新一年生お祝い会

お寺というと一般的にはどのような印象があるのでしょうか。
お寺=お葬式というイメージが強くあると思います。
確かに誰か家族や身近な人のご縁でお寺に行く機会が多いことは間違いのないことですが、お寺では年間を通してお葬式以外でも色々な行事を行っています。例えば、最近はほとんどなくなりましたが仏前結婚式や初参式も行っています。
今ではお寺で結婚式?と言われる方が多くいますが、本来仏教徒であるならば、仏様の前で式を行うのが普通のことだと思います。しかし、自分の家庭にお内仏があることを知っていても、なんの違和感もなく教会などでおこなう人も少なくなくないようです。
 たまに法事などで「最近は自分の家には昔からお仏壇があるので先祖の供養では萬行寺さんにお世話になっています。と言われる方でも、家族の結婚式は教会のチャペルで行いましたとなんの違和感もなく普通に報告する方も少なくはありません。
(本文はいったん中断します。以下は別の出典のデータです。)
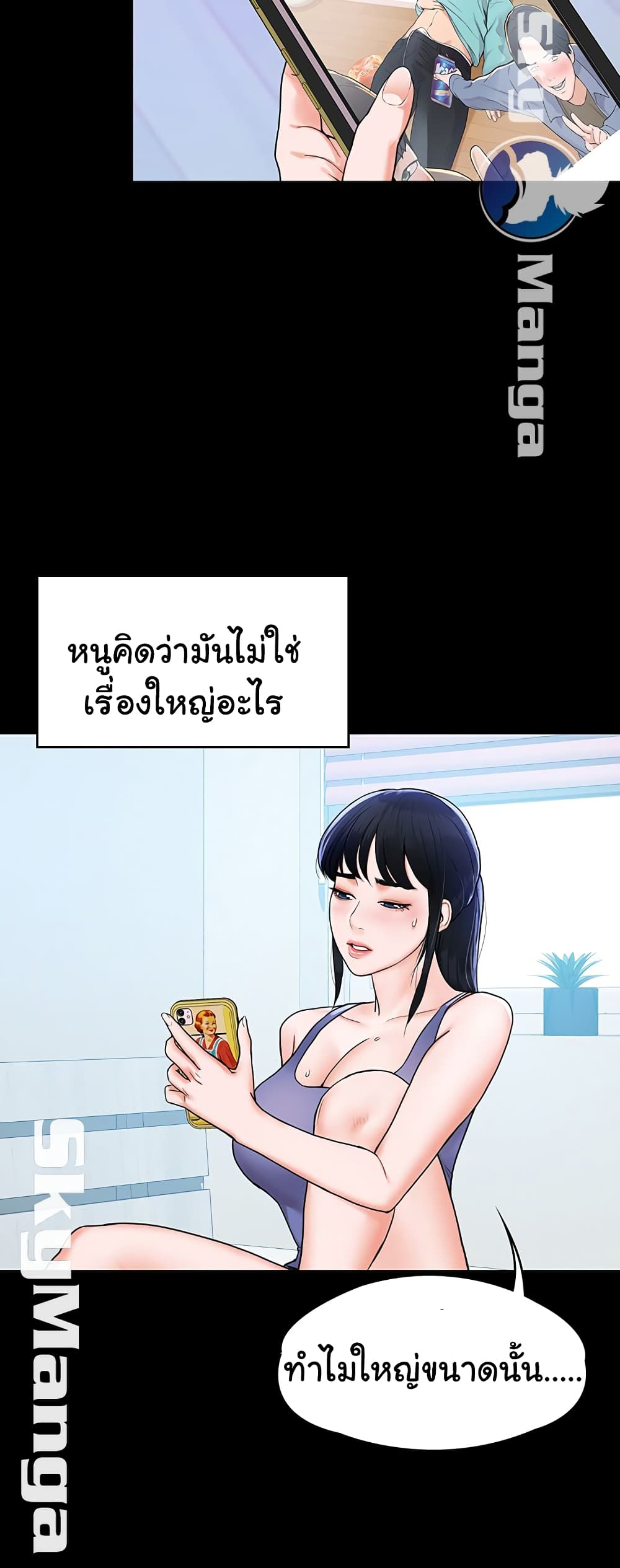 Campus Today – Campus Today – ตอนที่ 7 หน้า 15
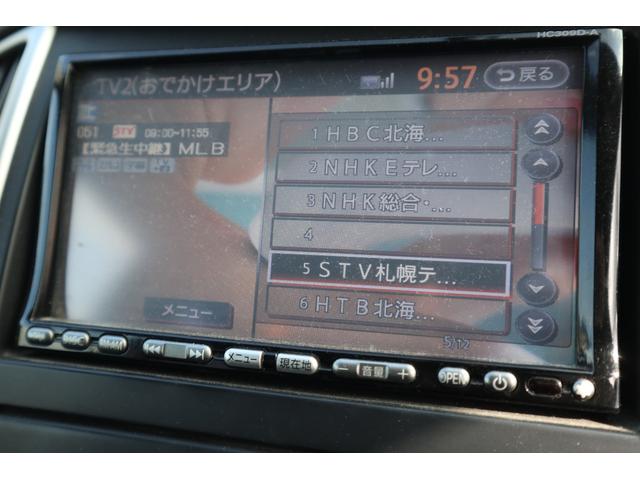 セレナ ハイウェイスター　Ｖセレクション　４ＷＤ　両側パワースライドドア・ナビ・ＴＶ・バックカメラ・スマートキー・Ｒ８／１２月・８．３万キロ・フロントフォグランプ（17枚目）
家にお仏壇もあって自分も自分の家族も仏教徒だと思っている人でも、結婚式となると教会でおこなうことになんの違和感も感じないということは不思議ですねぇ」というと、「そう言われればそうですねぇ」とおっしゃる方もたまにいるくらいで、あとは何のことを言っているのかという人も多くあります。こんな感覚を持っているのは世界の中でも日本人くらいではないでしょうか。しかし、これもあながちに批判できないことでもあります。
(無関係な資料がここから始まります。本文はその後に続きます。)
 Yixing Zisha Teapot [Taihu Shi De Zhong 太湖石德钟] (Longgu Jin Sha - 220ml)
こうなったのはお寺側の責任も大きいことだと思います。
初参式や結婚式やお葬式、または今回の新一年生のお祝い式。どれも人生の大きな節目にお寺に参るというご縁が昔からありました。生まれたことを仏様にご報告し、亡くなるときには仏様と共にお浄土へ。人生の節目にご縁をつなぐ。これもそこに常に如来のご恩の深いことを表現しているのだと思います。


 今日は新しく小学校に入学される児童のお祝い会です。この企画は萬行寺の真宗婦人会が毎年行っている企画で、萬行寺の本堂が再建されてからが始まりですから、かれこれ30年以上になります。
時代も変わり、少子化の時代ですからお祝いに来る児童も少なくはなりましたが、それでも長く続ければ、それだけ次の世代へと移り変わり、かつて自分もお祝いされたというお父さんやお母さんもいらっしゃいます。